As a (very) amateur skier, I spent a lot of time last month watching the winter Olympics in Milan and seeing athletes do flips and twists that I had never even realized were possible. Now that the Olympics are all wrapped up, it’s my time to shine instead – but instead of quad axels and gold medals, I’ll use tables and graphs to break down medal distribution across countries. In this article, I’ll walk through an entire data science pipeline using SAS Viya, from accessing web data using Python, to creating maps with PROC SGMAP.
The first thing I need to do is find a data source. I’ll use the 2026 Winter Olympics medal table Wikipedia page, which looks like this:
I need to scrape this HTML table and convert it to a SAS data set. Luckily, I can use the read_html() function from the Pandas library in Python to do this in one simple step, since SAS supports Python programming directly from SAS Studio or Visual Studio Code.
You can find all of the code used in the post here.
...
import requests
import pandas as pd
import saspy
sas=saspy.SASsession()
url = "https://en.wikipedia.org/wiki/2026_Winter_Olympics_medal_table"
# Add a browser-like user agent to avoid 403
headers = {
"User-Agent": (
"Mozilla/5.0 (Windows NT 10.0; Win64; x64) "
"AppleWebKit/537.36 (KHTML, like Gecko) "
"Chrome/119.0.0.0 Safari/537.36"
)
}
# Fetch page with headers
response = requests.get(url, headers=headers)
response.raise_for_status()
# Pandas reads the HTML from the response content
tables = pd.read_html(response.text)
# The medal table is the first table
df = tables[2]
print(df)
# Send to SASUSER library as SASUSER.MEDALS
sas.df2sd(df, table='medals', libref='sasuser')
print("SASUSER.MEDALS created successfully.")
...
Note that if you are following along, the read_html() function requires the lxml library to process HTML, which you may need to have installed in your environment.
This scrapes the HTML table and creates a new table called MEDALS in the SASUSER library:
However, the new table from Wikipedia isn’t quite ready to use yet. There are a few rows that will cause problems when I try to visualize them, such as a Totals row and the Individual Neutral Athletes row. There are also some quirks: Italy is written as Italy*. Finally, in order to create a map, I need to assign a standard ID key to join it with my existing map data. I’ll use the ISO two-character country code for this.
data work.medal_clean;
set sasuser.medals;
if index(upcase(NOC), 'TOTALS') then delete;
if NOC =: 'Individual Neutral' then delete;
NOC = compress(NOC, '*');
select (strip(NOC));
when ('Norway') ISO2='NO';
when ('United States') ISO2='US';
…
otherwise ISO2='';
end;
run;
*Sort the data by number of gold medals;
proc sort data=work.medal_clean out=medal_clean;
by descending gold;
run;
Now that the data is cleaned and ready to go, the last step is to visualize it. I’ll create a map using PROC SGMAP and a bar chart using PROC SGPLOT. SAS comes with a number of map data sets already available in the MAPSGFK library, so creating a choropleth map is as simple as identifying which one you need. In this case, I want to create a world map, so I’ll use the MAPSGFK.WORLD table.

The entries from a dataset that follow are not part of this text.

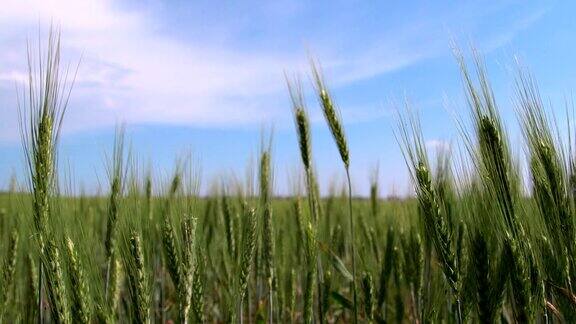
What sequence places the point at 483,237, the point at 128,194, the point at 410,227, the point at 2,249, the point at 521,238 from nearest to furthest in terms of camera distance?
the point at 521,238
the point at 483,237
the point at 128,194
the point at 2,249
the point at 410,227

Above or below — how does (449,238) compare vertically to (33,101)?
below

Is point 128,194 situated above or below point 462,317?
above

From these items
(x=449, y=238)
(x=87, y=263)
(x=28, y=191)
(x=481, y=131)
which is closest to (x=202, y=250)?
(x=87, y=263)

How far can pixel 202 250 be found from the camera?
8.70ft

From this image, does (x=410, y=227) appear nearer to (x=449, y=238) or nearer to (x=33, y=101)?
(x=449, y=238)

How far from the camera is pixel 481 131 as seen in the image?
2139mm

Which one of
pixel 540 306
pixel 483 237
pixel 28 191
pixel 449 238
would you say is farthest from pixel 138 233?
pixel 540 306

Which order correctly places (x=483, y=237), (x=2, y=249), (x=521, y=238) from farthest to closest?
(x=2, y=249) → (x=483, y=237) → (x=521, y=238)

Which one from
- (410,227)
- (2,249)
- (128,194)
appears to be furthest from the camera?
(410,227)

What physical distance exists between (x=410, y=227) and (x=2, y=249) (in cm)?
219

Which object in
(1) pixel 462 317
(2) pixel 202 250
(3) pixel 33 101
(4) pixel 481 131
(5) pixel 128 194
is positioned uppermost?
(3) pixel 33 101

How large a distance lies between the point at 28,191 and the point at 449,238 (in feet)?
4.99

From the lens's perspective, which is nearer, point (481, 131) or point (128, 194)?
point (481, 131)

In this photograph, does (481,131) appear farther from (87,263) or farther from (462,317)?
(87,263)
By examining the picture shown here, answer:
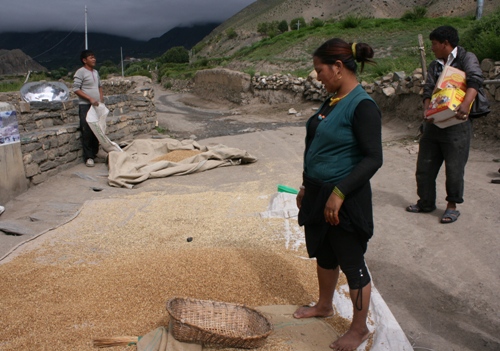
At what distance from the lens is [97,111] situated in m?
6.69

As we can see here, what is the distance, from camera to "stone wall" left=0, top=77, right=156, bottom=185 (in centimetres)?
571

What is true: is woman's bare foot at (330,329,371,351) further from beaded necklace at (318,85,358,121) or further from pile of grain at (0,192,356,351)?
beaded necklace at (318,85,358,121)

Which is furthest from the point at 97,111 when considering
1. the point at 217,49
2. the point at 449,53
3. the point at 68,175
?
the point at 217,49

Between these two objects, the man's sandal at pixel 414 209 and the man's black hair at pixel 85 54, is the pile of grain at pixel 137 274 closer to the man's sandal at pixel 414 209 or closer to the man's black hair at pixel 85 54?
the man's sandal at pixel 414 209

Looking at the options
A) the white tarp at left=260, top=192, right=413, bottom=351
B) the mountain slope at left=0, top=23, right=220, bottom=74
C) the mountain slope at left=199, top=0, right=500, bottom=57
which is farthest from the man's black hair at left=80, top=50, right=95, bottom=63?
the mountain slope at left=0, top=23, right=220, bottom=74

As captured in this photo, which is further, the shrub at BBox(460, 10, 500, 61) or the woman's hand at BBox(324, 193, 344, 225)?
the shrub at BBox(460, 10, 500, 61)

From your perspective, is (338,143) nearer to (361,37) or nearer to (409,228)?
(409,228)

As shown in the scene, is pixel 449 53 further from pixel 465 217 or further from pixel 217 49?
pixel 217 49

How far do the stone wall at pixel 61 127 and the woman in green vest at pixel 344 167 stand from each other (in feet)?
15.0

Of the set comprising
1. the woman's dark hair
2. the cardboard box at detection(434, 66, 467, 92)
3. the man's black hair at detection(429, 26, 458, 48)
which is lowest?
the cardboard box at detection(434, 66, 467, 92)

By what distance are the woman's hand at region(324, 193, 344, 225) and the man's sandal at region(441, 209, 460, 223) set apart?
2409mm

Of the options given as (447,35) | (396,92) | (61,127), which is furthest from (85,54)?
(396,92)

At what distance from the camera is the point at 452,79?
3.71 metres

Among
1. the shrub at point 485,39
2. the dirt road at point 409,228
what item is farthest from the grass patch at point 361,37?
the dirt road at point 409,228
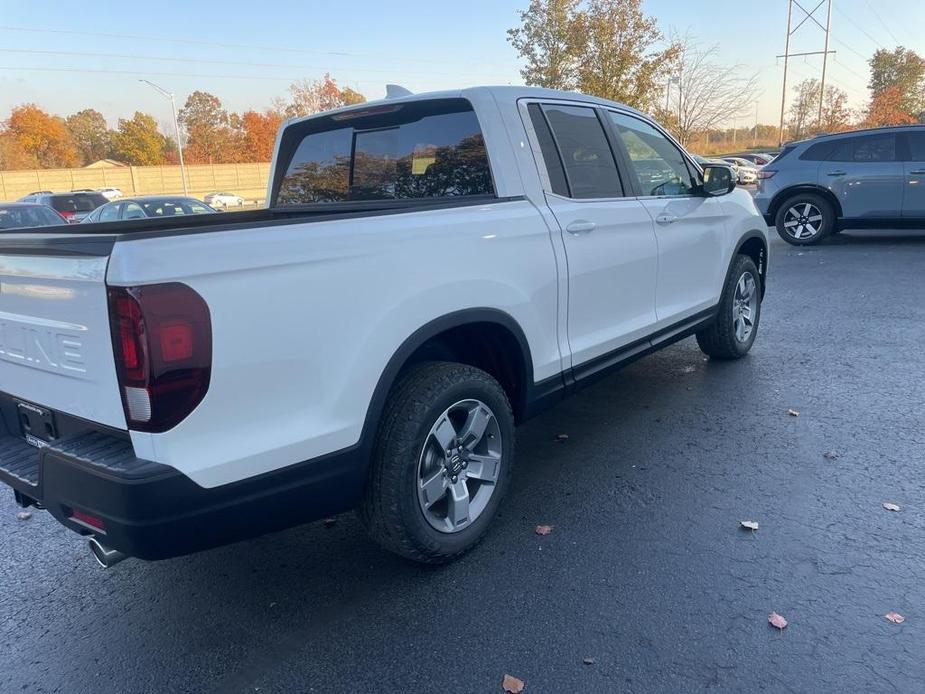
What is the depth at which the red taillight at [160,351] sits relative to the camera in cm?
197

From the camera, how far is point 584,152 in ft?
12.6

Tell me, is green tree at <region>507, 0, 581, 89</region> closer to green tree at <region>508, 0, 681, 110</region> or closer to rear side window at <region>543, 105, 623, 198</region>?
green tree at <region>508, 0, 681, 110</region>

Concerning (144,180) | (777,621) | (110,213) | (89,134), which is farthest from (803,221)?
(89,134)

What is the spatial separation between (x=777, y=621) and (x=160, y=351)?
2282 mm

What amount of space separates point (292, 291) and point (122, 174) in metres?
53.4

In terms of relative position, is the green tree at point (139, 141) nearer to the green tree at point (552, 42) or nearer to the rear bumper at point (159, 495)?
the green tree at point (552, 42)

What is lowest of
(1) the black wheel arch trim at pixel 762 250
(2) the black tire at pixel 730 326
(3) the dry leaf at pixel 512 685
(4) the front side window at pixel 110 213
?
(3) the dry leaf at pixel 512 685

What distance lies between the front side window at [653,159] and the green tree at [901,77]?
51013 mm

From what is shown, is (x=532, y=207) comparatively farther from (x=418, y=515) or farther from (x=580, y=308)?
(x=418, y=515)

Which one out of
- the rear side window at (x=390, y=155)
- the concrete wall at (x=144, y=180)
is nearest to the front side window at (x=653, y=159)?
the rear side window at (x=390, y=155)

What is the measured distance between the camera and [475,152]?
342 cm

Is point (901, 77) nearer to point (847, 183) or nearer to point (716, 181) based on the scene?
point (847, 183)

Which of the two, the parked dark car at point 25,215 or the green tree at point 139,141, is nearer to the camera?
the parked dark car at point 25,215

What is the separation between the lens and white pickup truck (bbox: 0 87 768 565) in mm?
2057
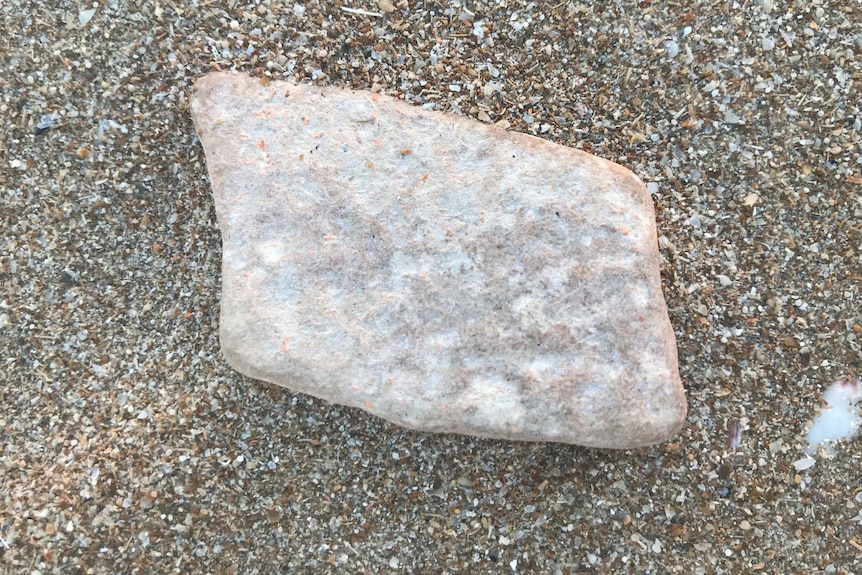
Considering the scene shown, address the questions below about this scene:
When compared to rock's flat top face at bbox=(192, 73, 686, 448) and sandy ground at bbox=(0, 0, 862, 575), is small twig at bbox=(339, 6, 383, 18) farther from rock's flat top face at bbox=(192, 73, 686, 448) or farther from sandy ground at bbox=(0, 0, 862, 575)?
rock's flat top face at bbox=(192, 73, 686, 448)

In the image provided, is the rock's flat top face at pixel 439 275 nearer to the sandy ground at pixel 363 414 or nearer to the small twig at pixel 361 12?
the sandy ground at pixel 363 414

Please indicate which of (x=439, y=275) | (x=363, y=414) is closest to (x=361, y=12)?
(x=439, y=275)

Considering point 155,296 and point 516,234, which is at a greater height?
point 516,234

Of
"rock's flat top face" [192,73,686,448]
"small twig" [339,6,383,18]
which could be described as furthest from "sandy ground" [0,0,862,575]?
"rock's flat top face" [192,73,686,448]

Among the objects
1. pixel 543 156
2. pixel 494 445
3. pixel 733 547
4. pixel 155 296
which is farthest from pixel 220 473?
pixel 733 547

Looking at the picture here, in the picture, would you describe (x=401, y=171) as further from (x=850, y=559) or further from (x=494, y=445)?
(x=850, y=559)
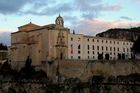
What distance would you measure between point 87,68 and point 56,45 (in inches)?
332

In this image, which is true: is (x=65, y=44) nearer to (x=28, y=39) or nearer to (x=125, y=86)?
(x=28, y=39)

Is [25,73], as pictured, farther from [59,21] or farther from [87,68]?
[87,68]

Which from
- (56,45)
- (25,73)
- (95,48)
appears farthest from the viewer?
(95,48)

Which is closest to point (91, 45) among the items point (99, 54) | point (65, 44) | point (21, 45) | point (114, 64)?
point (99, 54)

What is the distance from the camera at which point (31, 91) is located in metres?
57.5

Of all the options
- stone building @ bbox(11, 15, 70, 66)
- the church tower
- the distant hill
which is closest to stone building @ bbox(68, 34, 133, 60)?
stone building @ bbox(11, 15, 70, 66)

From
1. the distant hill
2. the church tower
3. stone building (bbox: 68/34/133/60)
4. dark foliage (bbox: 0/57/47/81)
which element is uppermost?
the church tower

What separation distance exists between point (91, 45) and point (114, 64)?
1594 centimetres

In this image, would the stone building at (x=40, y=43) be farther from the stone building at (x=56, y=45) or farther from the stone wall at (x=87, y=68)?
the stone wall at (x=87, y=68)

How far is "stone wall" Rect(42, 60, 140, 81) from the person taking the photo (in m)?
49.1

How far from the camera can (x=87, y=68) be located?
174 feet

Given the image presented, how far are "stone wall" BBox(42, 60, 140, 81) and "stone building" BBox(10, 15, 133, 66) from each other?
3285 mm

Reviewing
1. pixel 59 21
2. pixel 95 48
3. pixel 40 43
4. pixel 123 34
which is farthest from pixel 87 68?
pixel 123 34

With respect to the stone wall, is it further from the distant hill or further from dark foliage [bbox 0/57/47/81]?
the distant hill
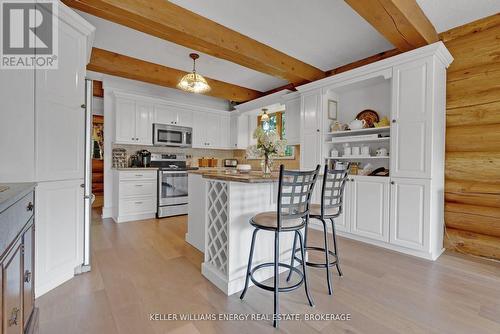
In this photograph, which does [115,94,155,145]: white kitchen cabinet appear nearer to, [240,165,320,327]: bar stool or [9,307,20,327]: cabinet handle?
[240,165,320,327]: bar stool

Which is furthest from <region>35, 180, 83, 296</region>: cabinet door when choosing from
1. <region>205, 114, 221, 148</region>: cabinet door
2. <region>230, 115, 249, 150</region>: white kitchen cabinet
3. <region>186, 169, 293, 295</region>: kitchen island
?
<region>230, 115, 249, 150</region>: white kitchen cabinet

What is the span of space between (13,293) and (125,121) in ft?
12.8

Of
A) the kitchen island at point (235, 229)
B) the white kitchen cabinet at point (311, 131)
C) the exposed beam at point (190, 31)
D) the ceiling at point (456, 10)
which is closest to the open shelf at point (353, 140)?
the white kitchen cabinet at point (311, 131)

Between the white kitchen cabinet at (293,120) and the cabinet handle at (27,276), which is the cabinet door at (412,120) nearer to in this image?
the white kitchen cabinet at (293,120)

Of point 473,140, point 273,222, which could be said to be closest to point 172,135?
point 273,222

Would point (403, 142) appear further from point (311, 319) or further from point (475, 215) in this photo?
point (311, 319)

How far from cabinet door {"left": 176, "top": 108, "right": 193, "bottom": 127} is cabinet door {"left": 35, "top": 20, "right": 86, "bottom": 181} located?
2841 mm

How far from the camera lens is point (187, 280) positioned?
2.14 m

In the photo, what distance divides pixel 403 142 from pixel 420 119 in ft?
0.97

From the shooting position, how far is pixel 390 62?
113 inches

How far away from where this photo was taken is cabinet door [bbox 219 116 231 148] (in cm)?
573

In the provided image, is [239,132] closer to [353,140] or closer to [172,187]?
[172,187]

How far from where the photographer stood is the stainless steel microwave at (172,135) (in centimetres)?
471

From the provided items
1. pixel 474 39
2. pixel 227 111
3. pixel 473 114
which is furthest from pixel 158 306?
pixel 227 111
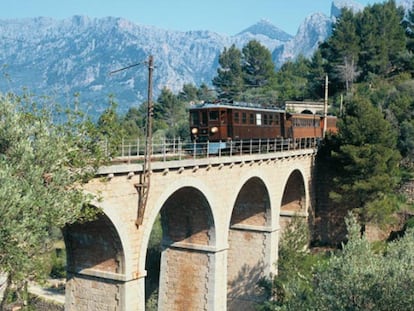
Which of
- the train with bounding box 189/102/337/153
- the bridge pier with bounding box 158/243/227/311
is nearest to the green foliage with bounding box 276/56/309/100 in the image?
the train with bounding box 189/102/337/153

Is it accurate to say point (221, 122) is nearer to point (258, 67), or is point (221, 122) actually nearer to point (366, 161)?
point (366, 161)

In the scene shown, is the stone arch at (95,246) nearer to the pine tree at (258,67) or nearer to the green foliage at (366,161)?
the green foliage at (366,161)

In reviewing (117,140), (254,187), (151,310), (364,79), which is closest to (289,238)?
(254,187)

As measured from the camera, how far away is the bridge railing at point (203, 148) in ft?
57.4

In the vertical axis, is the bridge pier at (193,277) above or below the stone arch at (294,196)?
below

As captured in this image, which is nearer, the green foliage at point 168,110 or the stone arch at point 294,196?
the stone arch at point 294,196

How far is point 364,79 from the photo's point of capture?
6172 centimetres

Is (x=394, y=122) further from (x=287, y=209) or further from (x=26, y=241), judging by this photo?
(x=26, y=241)

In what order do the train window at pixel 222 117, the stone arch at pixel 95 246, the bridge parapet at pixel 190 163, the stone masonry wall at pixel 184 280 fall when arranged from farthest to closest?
1. the train window at pixel 222 117
2. the stone masonry wall at pixel 184 280
3. the stone arch at pixel 95 246
4. the bridge parapet at pixel 190 163

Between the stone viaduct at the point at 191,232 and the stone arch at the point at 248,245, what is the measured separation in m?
0.05

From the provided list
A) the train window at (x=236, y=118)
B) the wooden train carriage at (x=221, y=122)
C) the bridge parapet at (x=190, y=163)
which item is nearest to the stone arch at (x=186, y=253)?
the bridge parapet at (x=190, y=163)

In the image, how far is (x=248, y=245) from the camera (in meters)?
27.3

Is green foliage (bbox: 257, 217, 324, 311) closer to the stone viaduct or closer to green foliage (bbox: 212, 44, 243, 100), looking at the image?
the stone viaduct

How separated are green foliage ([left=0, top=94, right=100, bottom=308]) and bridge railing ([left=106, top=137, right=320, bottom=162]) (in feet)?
7.44
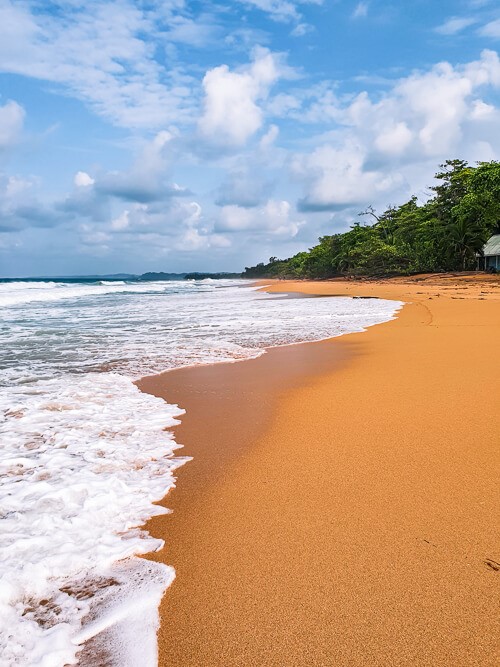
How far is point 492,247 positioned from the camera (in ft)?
108

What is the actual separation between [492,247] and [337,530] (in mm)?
35988

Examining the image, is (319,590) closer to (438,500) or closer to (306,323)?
(438,500)

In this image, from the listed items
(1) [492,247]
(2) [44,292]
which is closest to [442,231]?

title "Total Medals: Milan Cortina 2026";
proc sgmap mapdata=mapsgfk.world
maprespdata=work.medal_clean;
choromap total / mapid=id id=iso2 colormodel=(white grey);
run;
title;
proc sgplot data=work.medal_clean(obs=10);
hbar noc / response=gold
datalabel
fillattrs=(color=gold);
yaxis label="Nation" discreteorder=data;
xaxis label="Gold Medals";
title "Top 10 Nations - Gold Medals, 2026 Winter Olympics";
run;
The result is a map:
And a bar chart:
It turns out that scraping medal tables is much easier than actually winning one—who knew? Luckily, SAS is far more forgiving than a panel of Olympic judges, so even a few missteps along the way won’t cost us any points.
By combining Python for data collection and SAS procedures for cleaning and visualization, we’re able to move from raw HTML to polished insights in just a few steps, all on the SAS Viya platform. This same workflow applies to countless real‑world scenarios where data lives online and needs to be transformed quickly into something meaningful. And while the athletes are training for 2030, we can keep exploring new ways to turn raw data into gold‑medal‑worthy analytics using SAS.
This graph would be better for Olympic medal count.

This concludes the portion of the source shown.